Apalah arti menjaga lautan seluas 6,32 juta kilometer persegi bila penjaganya adalah kaum yang lapar dan cemas? Tentunya tak mungkin ada pengamanan yang efektif sekalipun juga mengandalkan pengamanan militer yang notabene terbatas. Penjaga yang penulis maksud adalah nelayan karena dengan jumlah dan cakupan wilayah yang besar, nelayan lah yang mengetahui pertama kali ada kapal asing masuk dan mencuri ikan.Â
Nelayan juga yang pertama tahu akan ada badai atau gelombang pasang. Nelayan lah yang pertama tahu ada sesama nelayan yang menggunakan bom ikan, trawl atau praktik perikanan yang dilarang lainnya sementara itu kekuatan pengamanan militer hanyalah supporting system yang berjalan secara periodik, dan lebih dari itu bukankah seperti itu seharusnya terjemahan sistem pertahanan semesta bila dilihat dari perspektif efektivitas.
Maka kesejahteraan nelayan merupakan resep mujarab untuk menjaga laut seluas Indonesia punya, dengan menggunakan istilah Satria, nelayan sejahtera adalah national security belt (Satria, 2009). Lalu bagaimana membangun desa-desa pesisir yang kebanyakan adalah kantong kemiskinan dengan segala turunan permasalahannya.
Kemiskinan Nelayan dan Masyarakat Pulau Kecil
Pertama, dari sisi kebijakan, mainstreaming pembangunan pesisir harus menjadi fokus utama karena hal itu melekat dengan perencanaan pembangunan (ibid). Kewajiban daerah untuk menyusun rencana tata ruang, rencana strategis pengembangan wilayah pesisir, rencana zonasi, rencana pengelolaan dan rencana aksi adalah kemajuan yang besar sejak terbitnya UU tentang Pengelolaan Wilayah Pesisir dan Pulau-pulau Kecil, UU tentang Pemerintah Daerah, UU Desa dan yang termutakhir, UU Perlindungan Nelayan, Pembudidaya Ikan dan Petambak Garam.
Kedua, penguatan kelembagaan desa sebagai pengelola common resource pesisir dan darat dalam wilayah desa mereka.

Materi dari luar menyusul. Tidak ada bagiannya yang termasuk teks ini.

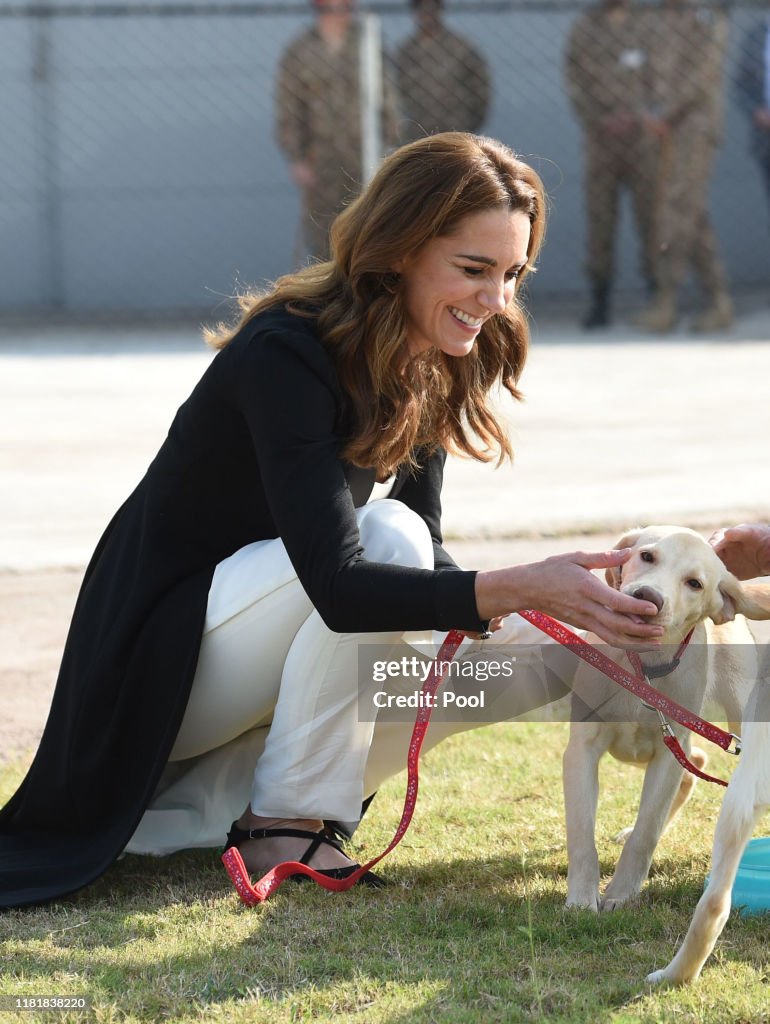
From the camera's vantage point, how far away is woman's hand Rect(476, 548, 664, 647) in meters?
2.54

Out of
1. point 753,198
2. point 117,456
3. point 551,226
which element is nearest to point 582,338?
point 551,226

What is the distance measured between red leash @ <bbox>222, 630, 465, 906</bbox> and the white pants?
0.36ft

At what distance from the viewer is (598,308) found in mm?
10930

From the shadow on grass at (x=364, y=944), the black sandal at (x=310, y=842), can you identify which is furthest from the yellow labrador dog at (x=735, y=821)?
the black sandal at (x=310, y=842)

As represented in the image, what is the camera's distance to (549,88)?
1214 cm

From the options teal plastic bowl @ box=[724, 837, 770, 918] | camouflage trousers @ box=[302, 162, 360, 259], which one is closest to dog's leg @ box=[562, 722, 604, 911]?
teal plastic bowl @ box=[724, 837, 770, 918]

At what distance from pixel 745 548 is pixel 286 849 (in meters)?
1.09

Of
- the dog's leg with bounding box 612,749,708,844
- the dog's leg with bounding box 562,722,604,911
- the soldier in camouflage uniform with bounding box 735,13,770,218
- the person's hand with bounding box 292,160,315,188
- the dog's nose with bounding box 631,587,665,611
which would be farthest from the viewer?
the soldier in camouflage uniform with bounding box 735,13,770,218

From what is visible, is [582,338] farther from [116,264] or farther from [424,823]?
[424,823]

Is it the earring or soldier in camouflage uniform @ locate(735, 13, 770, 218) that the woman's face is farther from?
soldier in camouflage uniform @ locate(735, 13, 770, 218)

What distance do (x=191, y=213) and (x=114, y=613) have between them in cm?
954

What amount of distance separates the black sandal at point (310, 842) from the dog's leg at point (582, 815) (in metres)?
0.39

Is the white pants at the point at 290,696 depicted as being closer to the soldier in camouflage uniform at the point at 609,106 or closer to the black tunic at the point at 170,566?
the black tunic at the point at 170,566

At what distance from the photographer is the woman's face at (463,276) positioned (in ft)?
9.49
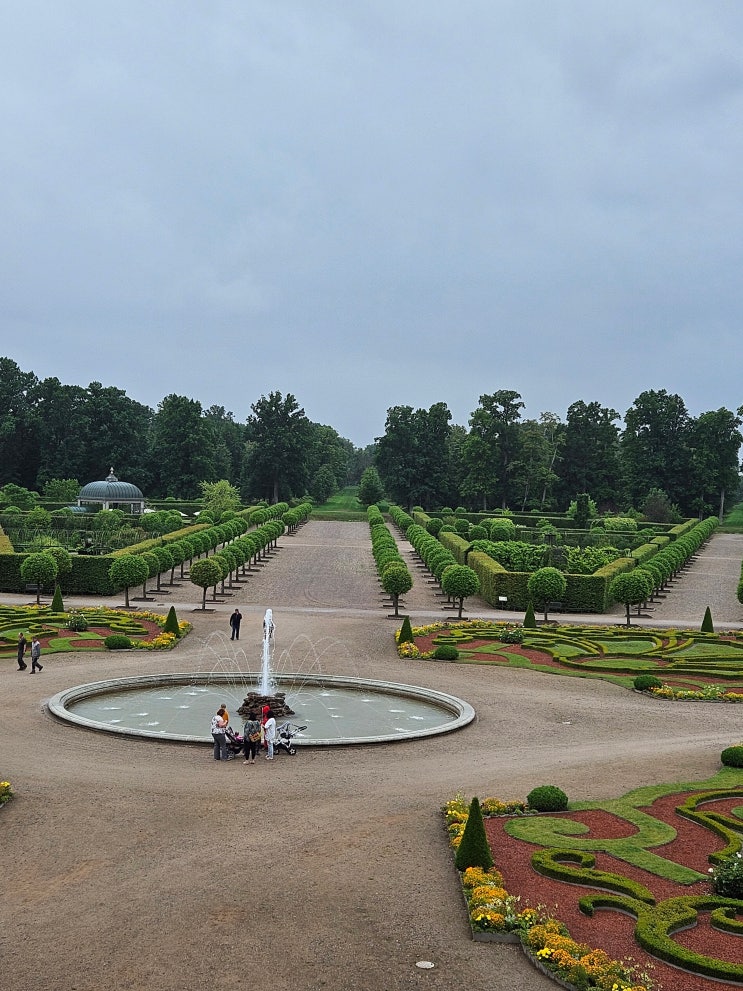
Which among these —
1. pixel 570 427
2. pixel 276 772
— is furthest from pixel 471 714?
pixel 570 427

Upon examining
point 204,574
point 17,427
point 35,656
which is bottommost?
point 35,656

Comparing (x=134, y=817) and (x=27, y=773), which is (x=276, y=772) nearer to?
(x=134, y=817)

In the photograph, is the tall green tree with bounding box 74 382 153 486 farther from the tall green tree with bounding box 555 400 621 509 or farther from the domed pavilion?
the tall green tree with bounding box 555 400 621 509

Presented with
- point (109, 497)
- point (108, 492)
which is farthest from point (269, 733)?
point (108, 492)

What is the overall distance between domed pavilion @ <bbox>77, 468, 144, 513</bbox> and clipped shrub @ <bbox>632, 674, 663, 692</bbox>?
73412 mm

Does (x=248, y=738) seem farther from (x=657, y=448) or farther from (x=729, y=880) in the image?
(x=657, y=448)

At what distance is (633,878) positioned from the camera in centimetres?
1409

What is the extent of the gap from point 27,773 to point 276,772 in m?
5.22

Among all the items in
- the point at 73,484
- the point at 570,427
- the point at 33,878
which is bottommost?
the point at 33,878

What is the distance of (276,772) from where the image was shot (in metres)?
19.7

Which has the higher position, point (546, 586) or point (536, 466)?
point (536, 466)

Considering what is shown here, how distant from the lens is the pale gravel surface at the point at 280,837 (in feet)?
37.9

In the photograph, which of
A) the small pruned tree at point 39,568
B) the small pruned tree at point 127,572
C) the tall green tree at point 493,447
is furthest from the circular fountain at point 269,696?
the tall green tree at point 493,447

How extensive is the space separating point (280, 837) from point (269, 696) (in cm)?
913
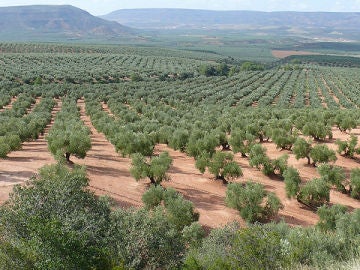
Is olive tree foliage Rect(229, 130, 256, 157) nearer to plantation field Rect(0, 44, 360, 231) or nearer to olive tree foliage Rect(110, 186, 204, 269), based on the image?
plantation field Rect(0, 44, 360, 231)

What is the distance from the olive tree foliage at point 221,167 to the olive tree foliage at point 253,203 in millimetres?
4080

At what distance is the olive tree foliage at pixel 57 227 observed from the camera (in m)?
10.7

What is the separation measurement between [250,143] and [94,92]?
45169 millimetres

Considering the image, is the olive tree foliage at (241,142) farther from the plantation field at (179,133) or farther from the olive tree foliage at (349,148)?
the olive tree foliage at (349,148)

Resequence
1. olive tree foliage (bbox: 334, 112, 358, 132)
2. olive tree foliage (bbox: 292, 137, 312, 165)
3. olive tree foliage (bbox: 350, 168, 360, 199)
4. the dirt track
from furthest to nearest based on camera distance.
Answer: olive tree foliage (bbox: 334, 112, 358, 132) < olive tree foliage (bbox: 292, 137, 312, 165) < olive tree foliage (bbox: 350, 168, 360, 199) < the dirt track

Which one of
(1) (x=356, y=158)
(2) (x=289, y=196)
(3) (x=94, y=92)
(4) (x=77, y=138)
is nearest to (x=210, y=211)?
(2) (x=289, y=196)

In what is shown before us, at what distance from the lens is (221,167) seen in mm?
26219

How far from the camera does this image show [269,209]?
2077 centimetres

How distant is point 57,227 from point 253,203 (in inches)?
463

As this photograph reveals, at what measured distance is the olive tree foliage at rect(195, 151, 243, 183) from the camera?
25672 mm

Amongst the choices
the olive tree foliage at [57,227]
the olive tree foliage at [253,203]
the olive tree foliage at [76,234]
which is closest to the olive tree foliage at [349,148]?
the olive tree foliage at [253,203]

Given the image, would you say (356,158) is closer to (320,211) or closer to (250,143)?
(250,143)

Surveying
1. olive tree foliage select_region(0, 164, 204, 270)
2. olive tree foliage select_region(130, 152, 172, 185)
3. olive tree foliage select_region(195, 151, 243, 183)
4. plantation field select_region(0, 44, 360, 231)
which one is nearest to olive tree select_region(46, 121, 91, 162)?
plantation field select_region(0, 44, 360, 231)

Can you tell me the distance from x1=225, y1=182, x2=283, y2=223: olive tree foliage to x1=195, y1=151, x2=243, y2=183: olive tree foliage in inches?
161
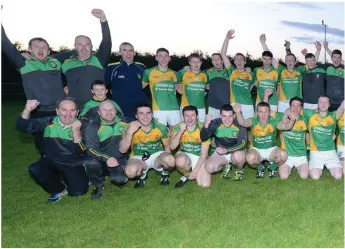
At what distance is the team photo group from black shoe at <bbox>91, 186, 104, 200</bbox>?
1.5 inches

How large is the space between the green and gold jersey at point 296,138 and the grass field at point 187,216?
0.39 m

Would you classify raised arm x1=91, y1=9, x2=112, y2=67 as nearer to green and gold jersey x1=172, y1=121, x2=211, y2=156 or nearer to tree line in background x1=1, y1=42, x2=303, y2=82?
green and gold jersey x1=172, y1=121, x2=211, y2=156

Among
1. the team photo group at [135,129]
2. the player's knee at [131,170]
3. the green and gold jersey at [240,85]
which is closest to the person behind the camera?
the team photo group at [135,129]

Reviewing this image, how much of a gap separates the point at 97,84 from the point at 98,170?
1286 mm

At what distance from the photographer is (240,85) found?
7438 millimetres

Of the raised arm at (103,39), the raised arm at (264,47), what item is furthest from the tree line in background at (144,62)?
the raised arm at (103,39)

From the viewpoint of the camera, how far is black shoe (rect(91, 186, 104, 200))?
4.92 metres

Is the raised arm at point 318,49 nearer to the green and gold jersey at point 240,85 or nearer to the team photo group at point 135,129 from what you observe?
the green and gold jersey at point 240,85

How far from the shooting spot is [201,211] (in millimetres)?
4305

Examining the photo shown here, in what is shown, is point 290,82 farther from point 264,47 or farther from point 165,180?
point 165,180

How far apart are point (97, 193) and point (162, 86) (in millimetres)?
2489

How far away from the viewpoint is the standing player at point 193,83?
6.98m

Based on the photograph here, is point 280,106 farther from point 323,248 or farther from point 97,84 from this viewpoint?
point 323,248

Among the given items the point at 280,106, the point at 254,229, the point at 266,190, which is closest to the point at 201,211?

Hal ini termasuk kemelekatan dengan hak-hak masyarakat sampai pada hak ekslusi (menentukan siapa yang bisa memanfaatkan) yang menyertainya (Schlager&Ostrom, 1992) Asosiasi masyarakat pesisir atau nelayan juga vital dikembangkan pada tahap kedua ini.
Ketiga, perlindungan aset nelayan tradisional dan masyarakat pesisir baik berupa tanah dan lahan secara efektif yang ditetapkan dengan aturan desa yang formal dan diakui pemerintah. Keberpihakan dan tindakan afirmatif menjadi tekanan di sini agar pemerintah selalu mengedepankan kebutuhan dan kepentingan warga desa pesisir untuk mempertahankan bentang alam dan akses terhadap sumberdaya alam pesisirnya. Hal ini diperkuat oleh argumen Bryant&Bailey (1997) bahwa perubahan lingkungan tidaklah bersifat netral melainkan suatu bentuk politicised environment di mana banyak aktor terlibat mulai dari lokal hingga global. Fungsi negara pada tahap ini adalah memastikan perlindungan lingkungan berjalan di atas kelembagaan tradisional yang ada sebelumnya guna membentengi kawasan pesisir dari pembangunan oleh aktor-aktor ekonomi raksasa (Bryant&Bailey, 1997)
Yang keempat adalah promosi untuk melakukan diversifikasi mata pencaharian sehingga saat musim tak memungkinkan bagi masyarakat pesisir untuk melaut, nafkah ganda dengan melakukan pekerjaan lain dapat terjamin untuk dilakukan. Asumsinya jika perlindungan terhadap aset lahan sudah berjalan efektif.
Penutup
Keempat tahap di atas akan berjalan efektif dengan langkah terakhir yakni pembentukan pasar dan insentif infrastruktur berbasis perikanan sehingga seluruh transaksi dapat dilakukan di pasar-pasar lokal. Intinya adalah penciptaan jaminan ketersediaan rantai pasok mulai dari permodalan yang mudah diakses sampai pasar yang terbuka dan tak menimbulkan biaya besar.
Bila skema ini berjalan maka apa yang dicitakan untuk membangun benteng maritim yang kuat dengan nelayan yang sejahtera akan tercipta. Apa yang telah dilakukan Jepang dengan membangun kedaulatan nelayannya sebagai ikon pengelola laut dan pesisir yang berdaulat dapat ditiru. Yang dibutuhkan hanya niat baik untuk meningkatkan ketahanan nelayan, yang berarti ketahanan negara juga.